Étienne's Cancer Therapy
Étienne has already been diagnosed with stage III pancreatic cancer. Dr. Sakari wanted to determine the location of the cancer mutations in Étienne's tumour and check if the tumour would be responsive to therapy. She requested a urine sample from Étienne and sent it to the lab to analyze the ct-DNA in it. The lab technicians isolated the DNA from the sample and used ddPCR to determine the number of mutated alleles of the gene Kirsten RA Sarcoma (KRAS) 11. KRAS is an oncogene that controls the activation of cellular growth factors and consequently, cell proliferation. The lab technicians found that three different mutated alleles have a high frequency in Étienne's urine sample. When the lab sent these results to Dr. Sakari, she started Étienne on a course of medication to treat his cancer. She requested new urine samples every 14 days to track the effects of Étienne's therapy. The continual sampling of urine provides a way for Dr. Sakari to determine if Étienne's tumour is regressing. Indeed, she found that the frequency of KRAS mutant alleles decreased after a year of medication, meaning that Étienne's cancer is in remission.
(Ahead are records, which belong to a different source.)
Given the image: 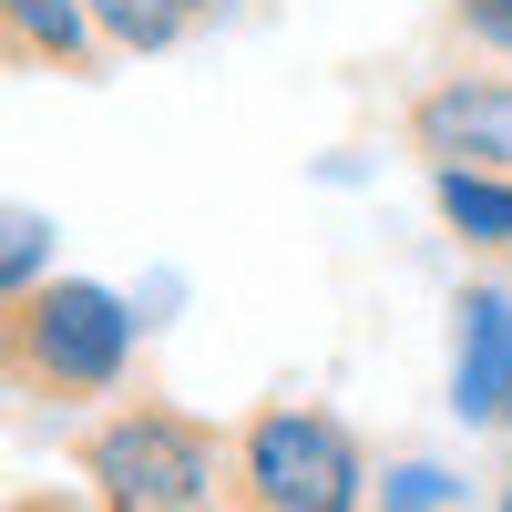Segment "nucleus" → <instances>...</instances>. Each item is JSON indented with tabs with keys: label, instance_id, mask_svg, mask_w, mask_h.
<instances>
[{
	"label": "nucleus",
	"instance_id": "nucleus-9",
	"mask_svg": "<svg viewBox=\"0 0 512 512\" xmlns=\"http://www.w3.org/2000/svg\"><path fill=\"white\" fill-rule=\"evenodd\" d=\"M52 256H62V226L41 216V205H11V216H0V297H31L52 277Z\"/></svg>",
	"mask_w": 512,
	"mask_h": 512
},
{
	"label": "nucleus",
	"instance_id": "nucleus-1",
	"mask_svg": "<svg viewBox=\"0 0 512 512\" xmlns=\"http://www.w3.org/2000/svg\"><path fill=\"white\" fill-rule=\"evenodd\" d=\"M144 308L134 287L103 277H41L31 297H11V369L41 400H113L144 359Z\"/></svg>",
	"mask_w": 512,
	"mask_h": 512
},
{
	"label": "nucleus",
	"instance_id": "nucleus-4",
	"mask_svg": "<svg viewBox=\"0 0 512 512\" xmlns=\"http://www.w3.org/2000/svg\"><path fill=\"white\" fill-rule=\"evenodd\" d=\"M451 420L512 431V287L472 277L451 297Z\"/></svg>",
	"mask_w": 512,
	"mask_h": 512
},
{
	"label": "nucleus",
	"instance_id": "nucleus-12",
	"mask_svg": "<svg viewBox=\"0 0 512 512\" xmlns=\"http://www.w3.org/2000/svg\"><path fill=\"white\" fill-rule=\"evenodd\" d=\"M134 308H144V328H164V318L185 308V277H175V267H144V277H134Z\"/></svg>",
	"mask_w": 512,
	"mask_h": 512
},
{
	"label": "nucleus",
	"instance_id": "nucleus-14",
	"mask_svg": "<svg viewBox=\"0 0 512 512\" xmlns=\"http://www.w3.org/2000/svg\"><path fill=\"white\" fill-rule=\"evenodd\" d=\"M502 441H512V431H502ZM492 502H502V512H512V451H502V492H492Z\"/></svg>",
	"mask_w": 512,
	"mask_h": 512
},
{
	"label": "nucleus",
	"instance_id": "nucleus-5",
	"mask_svg": "<svg viewBox=\"0 0 512 512\" xmlns=\"http://www.w3.org/2000/svg\"><path fill=\"white\" fill-rule=\"evenodd\" d=\"M410 154L420 164H502L512 175V62L431 82V93L410 103Z\"/></svg>",
	"mask_w": 512,
	"mask_h": 512
},
{
	"label": "nucleus",
	"instance_id": "nucleus-7",
	"mask_svg": "<svg viewBox=\"0 0 512 512\" xmlns=\"http://www.w3.org/2000/svg\"><path fill=\"white\" fill-rule=\"evenodd\" d=\"M431 205L472 256H512V175L502 164H431Z\"/></svg>",
	"mask_w": 512,
	"mask_h": 512
},
{
	"label": "nucleus",
	"instance_id": "nucleus-6",
	"mask_svg": "<svg viewBox=\"0 0 512 512\" xmlns=\"http://www.w3.org/2000/svg\"><path fill=\"white\" fill-rule=\"evenodd\" d=\"M0 31H11V52L41 62V72H93L113 52L93 0H0Z\"/></svg>",
	"mask_w": 512,
	"mask_h": 512
},
{
	"label": "nucleus",
	"instance_id": "nucleus-11",
	"mask_svg": "<svg viewBox=\"0 0 512 512\" xmlns=\"http://www.w3.org/2000/svg\"><path fill=\"white\" fill-rule=\"evenodd\" d=\"M451 31H461V52L512 62V0H451Z\"/></svg>",
	"mask_w": 512,
	"mask_h": 512
},
{
	"label": "nucleus",
	"instance_id": "nucleus-3",
	"mask_svg": "<svg viewBox=\"0 0 512 512\" xmlns=\"http://www.w3.org/2000/svg\"><path fill=\"white\" fill-rule=\"evenodd\" d=\"M369 492H379V472L338 410L277 400L236 431V502H256V512H359Z\"/></svg>",
	"mask_w": 512,
	"mask_h": 512
},
{
	"label": "nucleus",
	"instance_id": "nucleus-8",
	"mask_svg": "<svg viewBox=\"0 0 512 512\" xmlns=\"http://www.w3.org/2000/svg\"><path fill=\"white\" fill-rule=\"evenodd\" d=\"M93 21H103V41H113V52H175V41L205 21L195 11V0H93Z\"/></svg>",
	"mask_w": 512,
	"mask_h": 512
},
{
	"label": "nucleus",
	"instance_id": "nucleus-15",
	"mask_svg": "<svg viewBox=\"0 0 512 512\" xmlns=\"http://www.w3.org/2000/svg\"><path fill=\"white\" fill-rule=\"evenodd\" d=\"M195 11H226V0H195Z\"/></svg>",
	"mask_w": 512,
	"mask_h": 512
},
{
	"label": "nucleus",
	"instance_id": "nucleus-13",
	"mask_svg": "<svg viewBox=\"0 0 512 512\" xmlns=\"http://www.w3.org/2000/svg\"><path fill=\"white\" fill-rule=\"evenodd\" d=\"M318 185H328V195H359V185H369V154H318Z\"/></svg>",
	"mask_w": 512,
	"mask_h": 512
},
{
	"label": "nucleus",
	"instance_id": "nucleus-2",
	"mask_svg": "<svg viewBox=\"0 0 512 512\" xmlns=\"http://www.w3.org/2000/svg\"><path fill=\"white\" fill-rule=\"evenodd\" d=\"M82 482H93L103 512H216L236 492V441H216L205 420L164 410V400H134V410L93 420Z\"/></svg>",
	"mask_w": 512,
	"mask_h": 512
},
{
	"label": "nucleus",
	"instance_id": "nucleus-10",
	"mask_svg": "<svg viewBox=\"0 0 512 512\" xmlns=\"http://www.w3.org/2000/svg\"><path fill=\"white\" fill-rule=\"evenodd\" d=\"M379 512H461V472L431 451H410V461H379Z\"/></svg>",
	"mask_w": 512,
	"mask_h": 512
}]
</instances>
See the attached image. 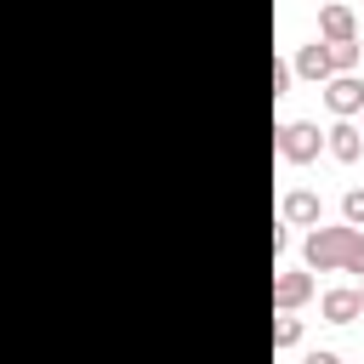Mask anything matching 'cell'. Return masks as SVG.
I'll use <instances>...</instances> for the list:
<instances>
[{
    "label": "cell",
    "mask_w": 364,
    "mask_h": 364,
    "mask_svg": "<svg viewBox=\"0 0 364 364\" xmlns=\"http://www.w3.org/2000/svg\"><path fill=\"white\" fill-rule=\"evenodd\" d=\"M301 262L313 273H364V228H353V222H336V228L313 222V233L301 239Z\"/></svg>",
    "instance_id": "6da1fadb"
},
{
    "label": "cell",
    "mask_w": 364,
    "mask_h": 364,
    "mask_svg": "<svg viewBox=\"0 0 364 364\" xmlns=\"http://www.w3.org/2000/svg\"><path fill=\"white\" fill-rule=\"evenodd\" d=\"M273 136H279V159H284V165H313V159L324 154V131H318L313 119H284Z\"/></svg>",
    "instance_id": "7a4b0ae2"
},
{
    "label": "cell",
    "mask_w": 364,
    "mask_h": 364,
    "mask_svg": "<svg viewBox=\"0 0 364 364\" xmlns=\"http://www.w3.org/2000/svg\"><path fill=\"white\" fill-rule=\"evenodd\" d=\"M324 85V108L336 114V119H353V114H364V80L347 68V74H330V80H318Z\"/></svg>",
    "instance_id": "3957f363"
},
{
    "label": "cell",
    "mask_w": 364,
    "mask_h": 364,
    "mask_svg": "<svg viewBox=\"0 0 364 364\" xmlns=\"http://www.w3.org/2000/svg\"><path fill=\"white\" fill-rule=\"evenodd\" d=\"M307 296H313V267H290V273L273 279V307L279 313H296Z\"/></svg>",
    "instance_id": "277c9868"
},
{
    "label": "cell",
    "mask_w": 364,
    "mask_h": 364,
    "mask_svg": "<svg viewBox=\"0 0 364 364\" xmlns=\"http://www.w3.org/2000/svg\"><path fill=\"white\" fill-rule=\"evenodd\" d=\"M279 216H284V228H313V222H324V205H318L313 188H290L284 205H279Z\"/></svg>",
    "instance_id": "5b68a950"
},
{
    "label": "cell",
    "mask_w": 364,
    "mask_h": 364,
    "mask_svg": "<svg viewBox=\"0 0 364 364\" xmlns=\"http://www.w3.org/2000/svg\"><path fill=\"white\" fill-rule=\"evenodd\" d=\"M324 154H330V159H341V165H353V159L364 154V131H358L353 119H336V125L324 131Z\"/></svg>",
    "instance_id": "8992f818"
},
{
    "label": "cell",
    "mask_w": 364,
    "mask_h": 364,
    "mask_svg": "<svg viewBox=\"0 0 364 364\" xmlns=\"http://www.w3.org/2000/svg\"><path fill=\"white\" fill-rule=\"evenodd\" d=\"M318 40H358V17H353V6H341V0L318 6Z\"/></svg>",
    "instance_id": "52a82bcc"
},
{
    "label": "cell",
    "mask_w": 364,
    "mask_h": 364,
    "mask_svg": "<svg viewBox=\"0 0 364 364\" xmlns=\"http://www.w3.org/2000/svg\"><path fill=\"white\" fill-rule=\"evenodd\" d=\"M290 74H301V80H330V74H336V63H330V40L301 46V51H296V63H290Z\"/></svg>",
    "instance_id": "ba28073f"
},
{
    "label": "cell",
    "mask_w": 364,
    "mask_h": 364,
    "mask_svg": "<svg viewBox=\"0 0 364 364\" xmlns=\"http://www.w3.org/2000/svg\"><path fill=\"white\" fill-rule=\"evenodd\" d=\"M318 313L330 318V324H353L364 307H358V290H324V301H318Z\"/></svg>",
    "instance_id": "9c48e42d"
},
{
    "label": "cell",
    "mask_w": 364,
    "mask_h": 364,
    "mask_svg": "<svg viewBox=\"0 0 364 364\" xmlns=\"http://www.w3.org/2000/svg\"><path fill=\"white\" fill-rule=\"evenodd\" d=\"M358 40H330V63H336V74H347V68H358Z\"/></svg>",
    "instance_id": "30bf717a"
},
{
    "label": "cell",
    "mask_w": 364,
    "mask_h": 364,
    "mask_svg": "<svg viewBox=\"0 0 364 364\" xmlns=\"http://www.w3.org/2000/svg\"><path fill=\"white\" fill-rule=\"evenodd\" d=\"M296 341H301V318H290V313L273 318V347H296Z\"/></svg>",
    "instance_id": "8fae6325"
},
{
    "label": "cell",
    "mask_w": 364,
    "mask_h": 364,
    "mask_svg": "<svg viewBox=\"0 0 364 364\" xmlns=\"http://www.w3.org/2000/svg\"><path fill=\"white\" fill-rule=\"evenodd\" d=\"M341 222L364 228V188H347V193H341Z\"/></svg>",
    "instance_id": "7c38bea8"
},
{
    "label": "cell",
    "mask_w": 364,
    "mask_h": 364,
    "mask_svg": "<svg viewBox=\"0 0 364 364\" xmlns=\"http://www.w3.org/2000/svg\"><path fill=\"white\" fill-rule=\"evenodd\" d=\"M284 85H290V63H273V97H284Z\"/></svg>",
    "instance_id": "4fadbf2b"
},
{
    "label": "cell",
    "mask_w": 364,
    "mask_h": 364,
    "mask_svg": "<svg viewBox=\"0 0 364 364\" xmlns=\"http://www.w3.org/2000/svg\"><path fill=\"white\" fill-rule=\"evenodd\" d=\"M358 307H364V290H358Z\"/></svg>",
    "instance_id": "5bb4252c"
},
{
    "label": "cell",
    "mask_w": 364,
    "mask_h": 364,
    "mask_svg": "<svg viewBox=\"0 0 364 364\" xmlns=\"http://www.w3.org/2000/svg\"><path fill=\"white\" fill-rule=\"evenodd\" d=\"M358 131H364V125H358Z\"/></svg>",
    "instance_id": "9a60e30c"
}]
</instances>
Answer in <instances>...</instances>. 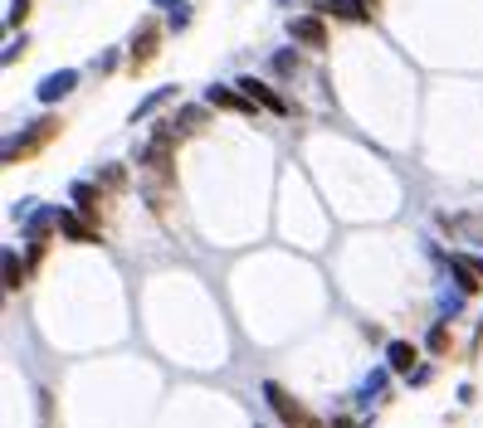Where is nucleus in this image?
<instances>
[{
    "label": "nucleus",
    "instance_id": "f257e3e1",
    "mask_svg": "<svg viewBox=\"0 0 483 428\" xmlns=\"http://www.w3.org/2000/svg\"><path fill=\"white\" fill-rule=\"evenodd\" d=\"M54 127H59L54 117H39V122H35V127H29V132H20V137H10V141H5V161H15V156L35 151L39 141H49V137H54Z\"/></svg>",
    "mask_w": 483,
    "mask_h": 428
},
{
    "label": "nucleus",
    "instance_id": "f03ea898",
    "mask_svg": "<svg viewBox=\"0 0 483 428\" xmlns=\"http://www.w3.org/2000/svg\"><path fill=\"white\" fill-rule=\"evenodd\" d=\"M74 88H78V73L74 69H59V73H49V78L35 88V98L39 102H59V98H69Z\"/></svg>",
    "mask_w": 483,
    "mask_h": 428
},
{
    "label": "nucleus",
    "instance_id": "7ed1b4c3",
    "mask_svg": "<svg viewBox=\"0 0 483 428\" xmlns=\"http://www.w3.org/2000/svg\"><path fill=\"white\" fill-rule=\"evenodd\" d=\"M289 35L298 39V44H313V49L327 44V25H323L317 15H298V20H289Z\"/></svg>",
    "mask_w": 483,
    "mask_h": 428
},
{
    "label": "nucleus",
    "instance_id": "20e7f679",
    "mask_svg": "<svg viewBox=\"0 0 483 428\" xmlns=\"http://www.w3.org/2000/svg\"><path fill=\"white\" fill-rule=\"evenodd\" d=\"M449 224V234L454 238H464V244H479L483 248V214L474 210V214H454V219H445Z\"/></svg>",
    "mask_w": 483,
    "mask_h": 428
},
{
    "label": "nucleus",
    "instance_id": "39448f33",
    "mask_svg": "<svg viewBox=\"0 0 483 428\" xmlns=\"http://www.w3.org/2000/svg\"><path fill=\"white\" fill-rule=\"evenodd\" d=\"M323 15H337V20H352V25H362L372 10H366V0H327Z\"/></svg>",
    "mask_w": 483,
    "mask_h": 428
},
{
    "label": "nucleus",
    "instance_id": "423d86ee",
    "mask_svg": "<svg viewBox=\"0 0 483 428\" xmlns=\"http://www.w3.org/2000/svg\"><path fill=\"white\" fill-rule=\"evenodd\" d=\"M386 365H390V370H400V375H410V365H415V346H410V341H390Z\"/></svg>",
    "mask_w": 483,
    "mask_h": 428
},
{
    "label": "nucleus",
    "instance_id": "0eeeda50",
    "mask_svg": "<svg viewBox=\"0 0 483 428\" xmlns=\"http://www.w3.org/2000/svg\"><path fill=\"white\" fill-rule=\"evenodd\" d=\"M59 229H64V234L74 238V244H94V238H98L94 229L84 224V219H78V214H69V210H59Z\"/></svg>",
    "mask_w": 483,
    "mask_h": 428
},
{
    "label": "nucleus",
    "instance_id": "6e6552de",
    "mask_svg": "<svg viewBox=\"0 0 483 428\" xmlns=\"http://www.w3.org/2000/svg\"><path fill=\"white\" fill-rule=\"evenodd\" d=\"M171 98H176V88H157V93H147V98H142L137 108H132V122H147L151 112H157L161 102H171Z\"/></svg>",
    "mask_w": 483,
    "mask_h": 428
},
{
    "label": "nucleus",
    "instance_id": "1a4fd4ad",
    "mask_svg": "<svg viewBox=\"0 0 483 428\" xmlns=\"http://www.w3.org/2000/svg\"><path fill=\"white\" fill-rule=\"evenodd\" d=\"M240 88H244V98H259L264 108H274V112H289V108H283V98H274V93L264 88V83H254V78H240Z\"/></svg>",
    "mask_w": 483,
    "mask_h": 428
},
{
    "label": "nucleus",
    "instance_id": "9d476101",
    "mask_svg": "<svg viewBox=\"0 0 483 428\" xmlns=\"http://www.w3.org/2000/svg\"><path fill=\"white\" fill-rule=\"evenodd\" d=\"M29 238H35V244H39V238H45L49 234V229H59V210H39V214H29Z\"/></svg>",
    "mask_w": 483,
    "mask_h": 428
},
{
    "label": "nucleus",
    "instance_id": "9b49d317",
    "mask_svg": "<svg viewBox=\"0 0 483 428\" xmlns=\"http://www.w3.org/2000/svg\"><path fill=\"white\" fill-rule=\"evenodd\" d=\"M264 394H269V404H274V409H279V414H283V419H289V424L298 419V404H289V394H283L279 384H264Z\"/></svg>",
    "mask_w": 483,
    "mask_h": 428
},
{
    "label": "nucleus",
    "instance_id": "f8f14e48",
    "mask_svg": "<svg viewBox=\"0 0 483 428\" xmlns=\"http://www.w3.org/2000/svg\"><path fill=\"white\" fill-rule=\"evenodd\" d=\"M69 195H74V205H78V210H84V214H94V210H98V190H94V185H88V181H78V185H74V190H69Z\"/></svg>",
    "mask_w": 483,
    "mask_h": 428
},
{
    "label": "nucleus",
    "instance_id": "ddd939ff",
    "mask_svg": "<svg viewBox=\"0 0 483 428\" xmlns=\"http://www.w3.org/2000/svg\"><path fill=\"white\" fill-rule=\"evenodd\" d=\"M151 49H157V29H142V35H137V44H132V59H137V64H147V59H151Z\"/></svg>",
    "mask_w": 483,
    "mask_h": 428
},
{
    "label": "nucleus",
    "instance_id": "4468645a",
    "mask_svg": "<svg viewBox=\"0 0 483 428\" xmlns=\"http://www.w3.org/2000/svg\"><path fill=\"white\" fill-rule=\"evenodd\" d=\"M381 394H386V370H372V375L362 380V400L372 404V400H381Z\"/></svg>",
    "mask_w": 483,
    "mask_h": 428
},
{
    "label": "nucleus",
    "instance_id": "2eb2a0df",
    "mask_svg": "<svg viewBox=\"0 0 483 428\" xmlns=\"http://www.w3.org/2000/svg\"><path fill=\"white\" fill-rule=\"evenodd\" d=\"M210 102H220V108H240V112H250V102H244V98H234L230 88H210Z\"/></svg>",
    "mask_w": 483,
    "mask_h": 428
},
{
    "label": "nucleus",
    "instance_id": "dca6fc26",
    "mask_svg": "<svg viewBox=\"0 0 483 428\" xmlns=\"http://www.w3.org/2000/svg\"><path fill=\"white\" fill-rule=\"evenodd\" d=\"M20 278H25V268H20L15 248H5V287H20Z\"/></svg>",
    "mask_w": 483,
    "mask_h": 428
},
{
    "label": "nucleus",
    "instance_id": "f3484780",
    "mask_svg": "<svg viewBox=\"0 0 483 428\" xmlns=\"http://www.w3.org/2000/svg\"><path fill=\"white\" fill-rule=\"evenodd\" d=\"M25 15H29V0H10V10H5V20H10V25H20Z\"/></svg>",
    "mask_w": 483,
    "mask_h": 428
},
{
    "label": "nucleus",
    "instance_id": "a211bd4d",
    "mask_svg": "<svg viewBox=\"0 0 483 428\" xmlns=\"http://www.w3.org/2000/svg\"><path fill=\"white\" fill-rule=\"evenodd\" d=\"M20 54H25V39H10V49H5V64H15Z\"/></svg>",
    "mask_w": 483,
    "mask_h": 428
},
{
    "label": "nucleus",
    "instance_id": "6ab92c4d",
    "mask_svg": "<svg viewBox=\"0 0 483 428\" xmlns=\"http://www.w3.org/2000/svg\"><path fill=\"white\" fill-rule=\"evenodd\" d=\"M157 10H176V5H186V0H151Z\"/></svg>",
    "mask_w": 483,
    "mask_h": 428
},
{
    "label": "nucleus",
    "instance_id": "aec40b11",
    "mask_svg": "<svg viewBox=\"0 0 483 428\" xmlns=\"http://www.w3.org/2000/svg\"><path fill=\"white\" fill-rule=\"evenodd\" d=\"M274 5H289V0H274Z\"/></svg>",
    "mask_w": 483,
    "mask_h": 428
}]
</instances>
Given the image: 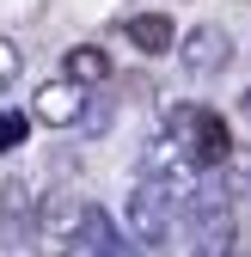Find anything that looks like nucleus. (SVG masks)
Listing matches in <instances>:
<instances>
[{
    "mask_svg": "<svg viewBox=\"0 0 251 257\" xmlns=\"http://www.w3.org/2000/svg\"><path fill=\"white\" fill-rule=\"evenodd\" d=\"M31 227H37V190L25 172H13L0 184V245H25Z\"/></svg>",
    "mask_w": 251,
    "mask_h": 257,
    "instance_id": "obj_5",
    "label": "nucleus"
},
{
    "mask_svg": "<svg viewBox=\"0 0 251 257\" xmlns=\"http://www.w3.org/2000/svg\"><path fill=\"white\" fill-rule=\"evenodd\" d=\"M92 233V202L74 196V190H49L37 196V227H31V245L43 257H74Z\"/></svg>",
    "mask_w": 251,
    "mask_h": 257,
    "instance_id": "obj_1",
    "label": "nucleus"
},
{
    "mask_svg": "<svg viewBox=\"0 0 251 257\" xmlns=\"http://www.w3.org/2000/svg\"><path fill=\"white\" fill-rule=\"evenodd\" d=\"M19 68H25V55H19V43H13V37H0V92H7V86L19 80Z\"/></svg>",
    "mask_w": 251,
    "mask_h": 257,
    "instance_id": "obj_11",
    "label": "nucleus"
},
{
    "mask_svg": "<svg viewBox=\"0 0 251 257\" xmlns=\"http://www.w3.org/2000/svg\"><path fill=\"white\" fill-rule=\"evenodd\" d=\"M86 104H92L86 92H80L74 80H61V74H55V80H43V86H37V98H31V122L80 128V122H86Z\"/></svg>",
    "mask_w": 251,
    "mask_h": 257,
    "instance_id": "obj_4",
    "label": "nucleus"
},
{
    "mask_svg": "<svg viewBox=\"0 0 251 257\" xmlns=\"http://www.w3.org/2000/svg\"><path fill=\"white\" fill-rule=\"evenodd\" d=\"M61 80H74L80 92L86 86H104L110 80V55L98 43H74V49H61Z\"/></svg>",
    "mask_w": 251,
    "mask_h": 257,
    "instance_id": "obj_7",
    "label": "nucleus"
},
{
    "mask_svg": "<svg viewBox=\"0 0 251 257\" xmlns=\"http://www.w3.org/2000/svg\"><path fill=\"white\" fill-rule=\"evenodd\" d=\"M178 55H184V68L196 80H214V74H227V61H233V37L221 25H190L178 37Z\"/></svg>",
    "mask_w": 251,
    "mask_h": 257,
    "instance_id": "obj_3",
    "label": "nucleus"
},
{
    "mask_svg": "<svg viewBox=\"0 0 251 257\" xmlns=\"http://www.w3.org/2000/svg\"><path fill=\"white\" fill-rule=\"evenodd\" d=\"M31 141V110H0V153H19Z\"/></svg>",
    "mask_w": 251,
    "mask_h": 257,
    "instance_id": "obj_10",
    "label": "nucleus"
},
{
    "mask_svg": "<svg viewBox=\"0 0 251 257\" xmlns=\"http://www.w3.org/2000/svg\"><path fill=\"white\" fill-rule=\"evenodd\" d=\"M86 245H92V257H147L135 239H122V233L110 227L104 208H92V233H86Z\"/></svg>",
    "mask_w": 251,
    "mask_h": 257,
    "instance_id": "obj_8",
    "label": "nucleus"
},
{
    "mask_svg": "<svg viewBox=\"0 0 251 257\" xmlns=\"http://www.w3.org/2000/svg\"><path fill=\"white\" fill-rule=\"evenodd\" d=\"M233 257H251V251H245V245H239V251H233Z\"/></svg>",
    "mask_w": 251,
    "mask_h": 257,
    "instance_id": "obj_13",
    "label": "nucleus"
},
{
    "mask_svg": "<svg viewBox=\"0 0 251 257\" xmlns=\"http://www.w3.org/2000/svg\"><path fill=\"white\" fill-rule=\"evenodd\" d=\"M122 37L153 61V55H166V49L178 43V25H172L166 13H129V19H122Z\"/></svg>",
    "mask_w": 251,
    "mask_h": 257,
    "instance_id": "obj_6",
    "label": "nucleus"
},
{
    "mask_svg": "<svg viewBox=\"0 0 251 257\" xmlns=\"http://www.w3.org/2000/svg\"><path fill=\"white\" fill-rule=\"evenodd\" d=\"M245 116H251V86H245Z\"/></svg>",
    "mask_w": 251,
    "mask_h": 257,
    "instance_id": "obj_12",
    "label": "nucleus"
},
{
    "mask_svg": "<svg viewBox=\"0 0 251 257\" xmlns=\"http://www.w3.org/2000/svg\"><path fill=\"white\" fill-rule=\"evenodd\" d=\"M172 208H178V202L166 196V190L141 178V184L129 190V202H122V227H129V239H135L141 251H147V245H166V239H172Z\"/></svg>",
    "mask_w": 251,
    "mask_h": 257,
    "instance_id": "obj_2",
    "label": "nucleus"
},
{
    "mask_svg": "<svg viewBox=\"0 0 251 257\" xmlns=\"http://www.w3.org/2000/svg\"><path fill=\"white\" fill-rule=\"evenodd\" d=\"M245 190H251V153H233L227 166H221V196H227V202H239Z\"/></svg>",
    "mask_w": 251,
    "mask_h": 257,
    "instance_id": "obj_9",
    "label": "nucleus"
}]
</instances>
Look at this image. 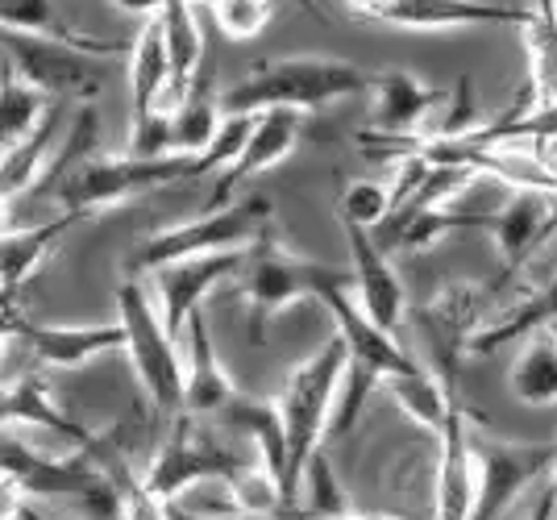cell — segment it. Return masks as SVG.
<instances>
[{
  "label": "cell",
  "mask_w": 557,
  "mask_h": 520,
  "mask_svg": "<svg viewBox=\"0 0 557 520\" xmlns=\"http://www.w3.org/2000/svg\"><path fill=\"white\" fill-rule=\"evenodd\" d=\"M258 113H225L216 138L196 154L166 150V154H100L75 163L67 175H59L47 188V196L59 205V213H79L84 221L92 213H104L113 205L138 200L141 191L166 188L180 179H200L209 171L230 166V159L242 150L246 134L255 129Z\"/></svg>",
  "instance_id": "obj_1"
},
{
  "label": "cell",
  "mask_w": 557,
  "mask_h": 520,
  "mask_svg": "<svg viewBox=\"0 0 557 520\" xmlns=\"http://www.w3.org/2000/svg\"><path fill=\"white\" fill-rule=\"evenodd\" d=\"M371 92V75L354 67L346 59H267L255 63V72L242 84H233L230 92L216 96L221 113H262V109H321L346 96Z\"/></svg>",
  "instance_id": "obj_2"
},
{
  "label": "cell",
  "mask_w": 557,
  "mask_h": 520,
  "mask_svg": "<svg viewBox=\"0 0 557 520\" xmlns=\"http://www.w3.org/2000/svg\"><path fill=\"white\" fill-rule=\"evenodd\" d=\"M346 342L333 333L321 350H312V358H304L300 367H292L287 387L278 396V417H283V433H287V512H296V499H300V474L304 462L321 449L325 442L329 412H333V396H337V383L346 371Z\"/></svg>",
  "instance_id": "obj_3"
},
{
  "label": "cell",
  "mask_w": 557,
  "mask_h": 520,
  "mask_svg": "<svg viewBox=\"0 0 557 520\" xmlns=\"http://www.w3.org/2000/svg\"><path fill=\"white\" fill-rule=\"evenodd\" d=\"M275 216V205L267 196H246L237 205H221L212 213L159 230L141 242L138 250L129 255V275L141 271H159L171 262L196 259V255H216V250H246Z\"/></svg>",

ct-DNA is a type of cf-DNA that has become an invaluable tool for cancer diagnosis and therapy. The use of ct-DNA for cancer diagnosis has a variety of advantages over traditional methods, which stem from its ease of collection and recollection and the content of the ct-DNA. ct-DNA houses mutant alleles, whose quantity and sequence can be used to diagnose cancer (as in the case of Sophia) and tracking the effectiveness of cancer treatment (as in the case of Étienne).